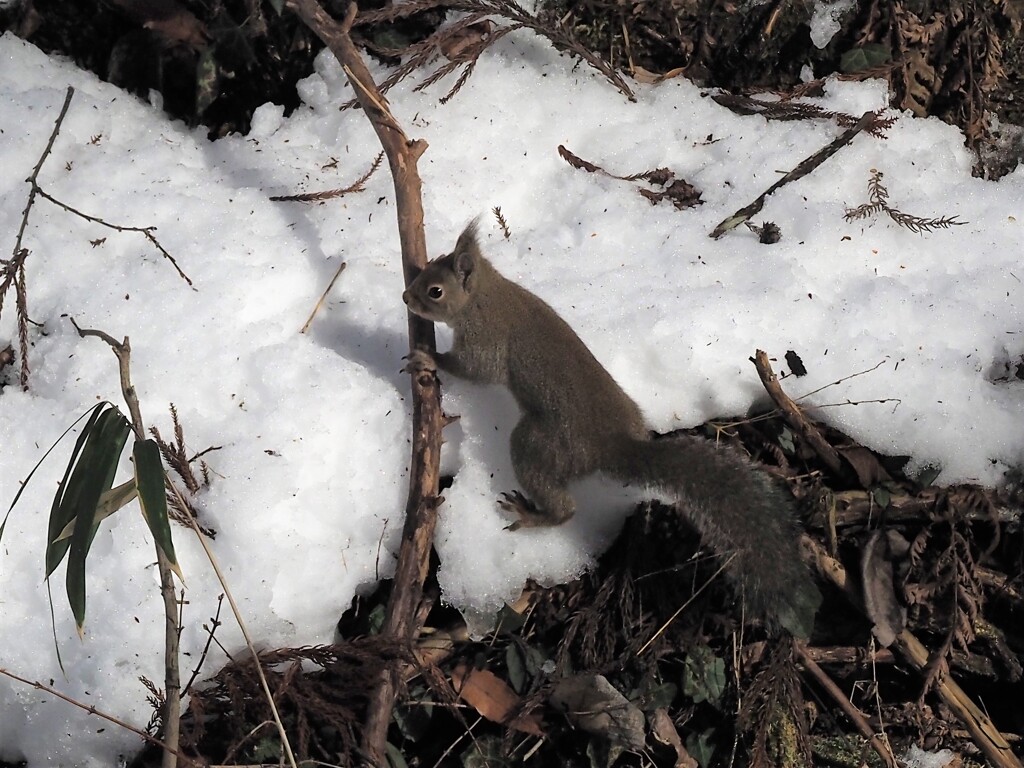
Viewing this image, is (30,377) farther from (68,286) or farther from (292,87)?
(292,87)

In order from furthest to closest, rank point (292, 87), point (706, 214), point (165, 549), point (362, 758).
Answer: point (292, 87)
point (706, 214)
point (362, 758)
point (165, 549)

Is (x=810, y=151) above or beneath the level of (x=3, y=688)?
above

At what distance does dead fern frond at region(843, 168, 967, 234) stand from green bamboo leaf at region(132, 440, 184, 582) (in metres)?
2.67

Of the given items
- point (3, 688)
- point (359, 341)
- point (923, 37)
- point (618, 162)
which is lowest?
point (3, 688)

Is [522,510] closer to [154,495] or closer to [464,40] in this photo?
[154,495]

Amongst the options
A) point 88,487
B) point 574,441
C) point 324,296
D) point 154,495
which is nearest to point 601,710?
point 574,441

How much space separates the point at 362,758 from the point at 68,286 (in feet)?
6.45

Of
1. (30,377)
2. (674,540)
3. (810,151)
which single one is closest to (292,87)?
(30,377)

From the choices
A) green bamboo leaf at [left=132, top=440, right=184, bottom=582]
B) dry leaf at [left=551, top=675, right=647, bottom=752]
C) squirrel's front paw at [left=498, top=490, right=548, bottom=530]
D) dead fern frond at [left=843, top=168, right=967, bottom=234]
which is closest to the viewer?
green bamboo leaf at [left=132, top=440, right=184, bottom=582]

---*---

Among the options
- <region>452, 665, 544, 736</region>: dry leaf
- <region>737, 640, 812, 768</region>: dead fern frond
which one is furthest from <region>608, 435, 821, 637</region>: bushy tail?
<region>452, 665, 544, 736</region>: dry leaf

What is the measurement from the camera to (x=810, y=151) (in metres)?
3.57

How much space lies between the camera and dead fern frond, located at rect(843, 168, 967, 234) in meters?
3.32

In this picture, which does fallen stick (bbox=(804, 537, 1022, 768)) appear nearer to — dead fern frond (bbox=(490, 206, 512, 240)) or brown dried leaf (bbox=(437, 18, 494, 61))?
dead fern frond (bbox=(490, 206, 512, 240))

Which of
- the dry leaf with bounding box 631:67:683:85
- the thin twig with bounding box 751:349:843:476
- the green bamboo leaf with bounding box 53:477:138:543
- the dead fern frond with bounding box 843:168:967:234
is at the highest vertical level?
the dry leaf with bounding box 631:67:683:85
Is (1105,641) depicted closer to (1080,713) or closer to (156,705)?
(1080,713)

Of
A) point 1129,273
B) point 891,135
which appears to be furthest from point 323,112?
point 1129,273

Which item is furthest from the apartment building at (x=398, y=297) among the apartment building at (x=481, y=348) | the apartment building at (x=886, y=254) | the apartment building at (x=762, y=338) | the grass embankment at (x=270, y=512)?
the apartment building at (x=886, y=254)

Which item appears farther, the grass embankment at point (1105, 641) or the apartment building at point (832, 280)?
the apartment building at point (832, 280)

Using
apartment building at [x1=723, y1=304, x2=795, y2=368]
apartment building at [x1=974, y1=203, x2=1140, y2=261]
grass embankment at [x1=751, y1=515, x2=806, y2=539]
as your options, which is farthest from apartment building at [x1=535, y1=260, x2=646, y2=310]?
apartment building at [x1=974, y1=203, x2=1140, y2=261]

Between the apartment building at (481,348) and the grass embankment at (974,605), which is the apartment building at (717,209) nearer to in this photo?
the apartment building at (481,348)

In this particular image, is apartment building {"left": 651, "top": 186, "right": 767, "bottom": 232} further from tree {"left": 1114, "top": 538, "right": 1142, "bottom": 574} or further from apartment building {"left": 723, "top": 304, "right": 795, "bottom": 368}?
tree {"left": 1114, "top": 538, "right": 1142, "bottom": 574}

---*---

__Given task__
Locate every line in the items above that contains the word "farther", and copy each of those lines in full.

__Finished task__
Viewing this image, is (30,377) farther from (68,286) or farther from (292,87)?
Which item appears farther, the grass embankment at point (1105, 641) or the apartment building at point (832, 280)?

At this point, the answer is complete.